Texto del documento
= = = = = = =

Se cumplen este domingo dos semanas y media de las anómalas
elecciones del 21 de diciembre, que otorgaron a las candidaturas
de Junts per Catalunya, Esquerra Republicana y la CUP la mayoría
absoluta en el Parlament. Un resultado, 70 diputados de 135, que además
estuvo acompañado de una participación en las urnas que cabe
considerarla excepcional, ya que en ninguno de los comicios anteriores
se había alcanzado el 80% de sufragios emitidos.
Si a ello sumamos que
las elecciones fueron convocadas por Mariano Rajoy, que la autonomía
estaba y está, en la práctica, suspendida, y, además, que el Gobierno
español ha tratado por todos los medios a su alcance de impedir la
repetición de la mayoría política existente en el Parlament desde 2015,
el valor político del resultado alcanzado el 21-D no solo es excelente,
sino que también debe ser preservado.
Hecha esta necesaria precisión y asumiendo todos -también la
oposición- que es esta mayoría política la que debe gobernar Catalunya
los cuatro próximos años, la clave está en cómo debe orientarse la
legislatura que oficialmente se abre este miércoles en el Parlament y
que debe ser lo más estable posible y dar paso, en el plazo de tiempo
más corto posible, a un Govern que empiece a restablecer las políticas
hoy paralizadas.
Dando por sentado que la estabilidad y la duración
dependen de múltiples factores, algunos internos y muchos externos.
Y que, en ningún caso, será un tiempo de normalidad democrática, ya que
el exilio, la prisión y los procesos judiciales acompañarán la
legislatura y el Tribunal Supremo acabará incidiendo en el día a día del
Govern que se constituya.
En estos momentos, Junts per Catalunya y Esquerra Republicana tienen
una buena base de acuerdo en el pacto alcanzado a mediados de semana
en Bruselas entre Carles Puigdemont y Marta Rovira, acompañados de
Albert Batet y de Jordi Bacardit, respectivamente. En este compromiso,
los republicanos asumían la presidencia del Parlament, como en la última
legislatura con Carme Forcadell, y JuntsXCat, es decir, Puigdemont,
recibía el apoyo de Esquerra para su investidura como president de la
Generalitat.
En consecuencia, el president Puigdemont tiene los tres resortes
necesarios para intentar la investidura en la Cámara catalana: la
legitimidad histórica como president cesado por el artículo 155 de la
Constitución, el Gobierno español y Mariano Rajoy; en segundo lugar, ser
el ganador en el espacio independentista el 21-D; y, finalmente, tener
el apoyo de Esquerra Republicana, lo que le garantiza -junto a la CUP-
la mayoría absoluta en el Parlament. Por si hay dudas, todo ello quedará
claro una vez haya un nuevo president del legislativo catalán y
formalice la preceptiva ronda de conversaciones con los grupos
parlamentarios.

= = = = = = =

Registros aportados

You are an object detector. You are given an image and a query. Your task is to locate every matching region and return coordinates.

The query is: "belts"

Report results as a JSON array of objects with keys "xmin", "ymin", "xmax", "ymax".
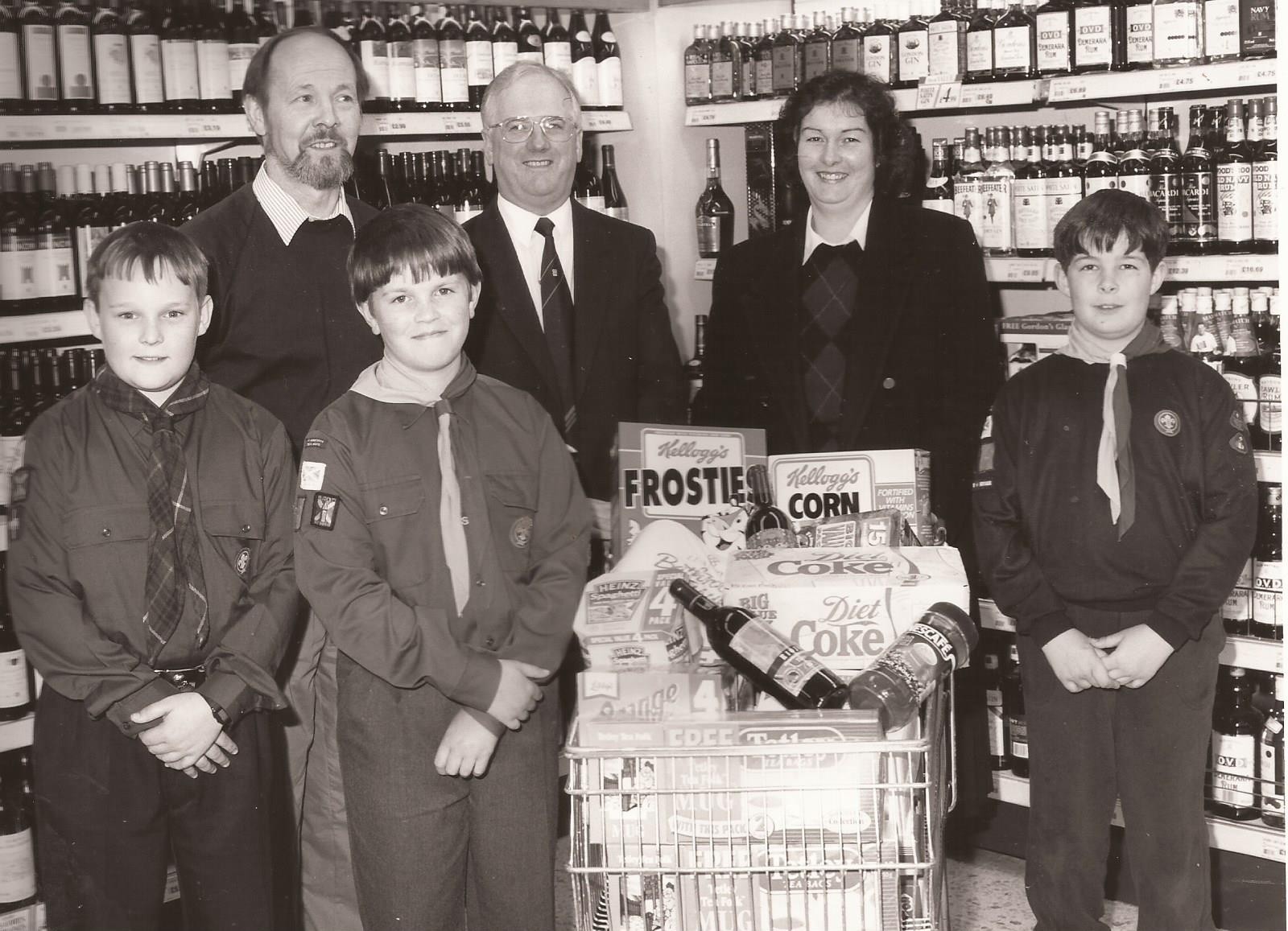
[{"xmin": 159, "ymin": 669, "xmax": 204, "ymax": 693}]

= = = = = = =

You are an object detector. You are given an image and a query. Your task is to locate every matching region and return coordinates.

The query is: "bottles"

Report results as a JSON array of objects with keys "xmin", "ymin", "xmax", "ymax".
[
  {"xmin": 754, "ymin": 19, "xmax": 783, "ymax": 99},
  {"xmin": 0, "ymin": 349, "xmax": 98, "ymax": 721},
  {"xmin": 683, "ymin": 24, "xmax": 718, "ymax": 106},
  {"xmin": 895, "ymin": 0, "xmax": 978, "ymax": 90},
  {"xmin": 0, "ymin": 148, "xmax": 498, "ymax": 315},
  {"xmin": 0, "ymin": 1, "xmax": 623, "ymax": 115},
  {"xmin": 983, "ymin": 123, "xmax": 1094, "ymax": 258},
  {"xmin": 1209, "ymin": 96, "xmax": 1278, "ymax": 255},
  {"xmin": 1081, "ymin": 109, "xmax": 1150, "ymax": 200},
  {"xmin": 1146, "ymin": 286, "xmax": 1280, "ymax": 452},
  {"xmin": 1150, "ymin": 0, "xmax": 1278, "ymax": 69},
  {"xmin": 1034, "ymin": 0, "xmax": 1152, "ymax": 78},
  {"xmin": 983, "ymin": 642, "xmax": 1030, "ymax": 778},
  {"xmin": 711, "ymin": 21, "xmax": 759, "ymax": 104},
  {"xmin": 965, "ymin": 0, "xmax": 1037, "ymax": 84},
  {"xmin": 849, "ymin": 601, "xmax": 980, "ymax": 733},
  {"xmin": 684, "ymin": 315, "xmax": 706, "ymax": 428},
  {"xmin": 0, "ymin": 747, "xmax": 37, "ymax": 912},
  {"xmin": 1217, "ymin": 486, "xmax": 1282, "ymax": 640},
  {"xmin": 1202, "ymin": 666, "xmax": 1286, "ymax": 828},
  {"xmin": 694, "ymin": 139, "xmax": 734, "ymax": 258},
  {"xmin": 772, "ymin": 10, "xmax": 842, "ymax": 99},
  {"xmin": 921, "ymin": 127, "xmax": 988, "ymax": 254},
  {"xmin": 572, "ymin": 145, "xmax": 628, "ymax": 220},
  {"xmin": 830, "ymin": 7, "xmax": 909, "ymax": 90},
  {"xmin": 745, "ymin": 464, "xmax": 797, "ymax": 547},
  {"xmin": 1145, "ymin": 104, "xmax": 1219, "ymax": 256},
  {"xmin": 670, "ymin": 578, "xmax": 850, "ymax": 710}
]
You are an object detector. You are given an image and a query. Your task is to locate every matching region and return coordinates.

= = = = = = =

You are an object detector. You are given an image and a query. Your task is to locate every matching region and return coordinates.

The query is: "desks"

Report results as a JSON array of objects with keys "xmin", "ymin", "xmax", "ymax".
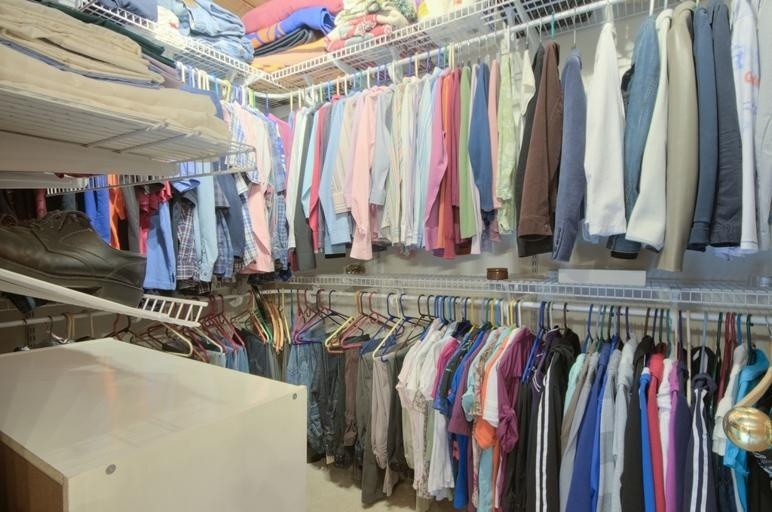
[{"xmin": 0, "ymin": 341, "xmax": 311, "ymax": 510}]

= = = = = = =

Reto 1
Según el texto sobre las elecciones catalanas del 21-D, ¿cuántos diputados sumaron juntas las candidaturas de Junts per Catalunya, Esquerra Republicana y la CUP?
Reto 2
Por favor, retoma el texto sobre las elecciones catalanas del 21-D y continúalo a partir de su última oración.

Respuesta 1
70 diputados de 135.

Respuesta 2
Si eso es así, y nadie puede negar que sea así, ¿por qué Carles
Puigdemont debería renunciar a acudir a la investidura e intentar llevar
a cabo aquello que los catalanes con su voto han mandatado?
Es obvio que es una investidura incierta. Si Puigdemont vuelve a
Barcelona será inmediatamente detenido y si utiliza cualquier otra
fórmula será, probablemente, desestimada, quizás incluso por los
letrados del Parlament. Además, gravitarán, quien sabe, otros
impedimentos no menores: desde un pronunciamiento del Tribunal
Constitucional prohibiendo la celebración del pleno o anulando los
acuerdos adoptados por el Parlament, hasta una hipotética negativa del
jefe del Estado a sancionar el nombramiento.
Pero esto es, hoy por hoy, poner puertas al campo y dar por
seguro algo que aún no ha pasado y que, por ahora, forma parte tan solo
de lo que hemos oído en declaraciones públicas. Cuando se inicie la
investidura, habrá elementos reales y no solo declaraciones interesadas
y, en muchos casos, tendentes únicamente a ejercer una determinada
presión.
Dos últimas reflexiones: el auto del juez del Tribunal Supremo Pablo
Llarena denegando a Oriol Junqueras su petición de abandonar
provisionalmente la prisión de Estremera para acudir a la sesión de
apertura de la duodécima legislatura y a la elección del nuevo president
del Parlament y más adelante a la sesión de investidura, acogiéndose a
un derecho que le reconoce explícitamente la Constitución y que tiene
precedentes en el caso de un parlamentario de Herri Batasuna vinculado a
ETA, es, en el terreno de los gestos, más importante de lo que parece:
refleja que no va a haber ningún tipo de tregua judicial.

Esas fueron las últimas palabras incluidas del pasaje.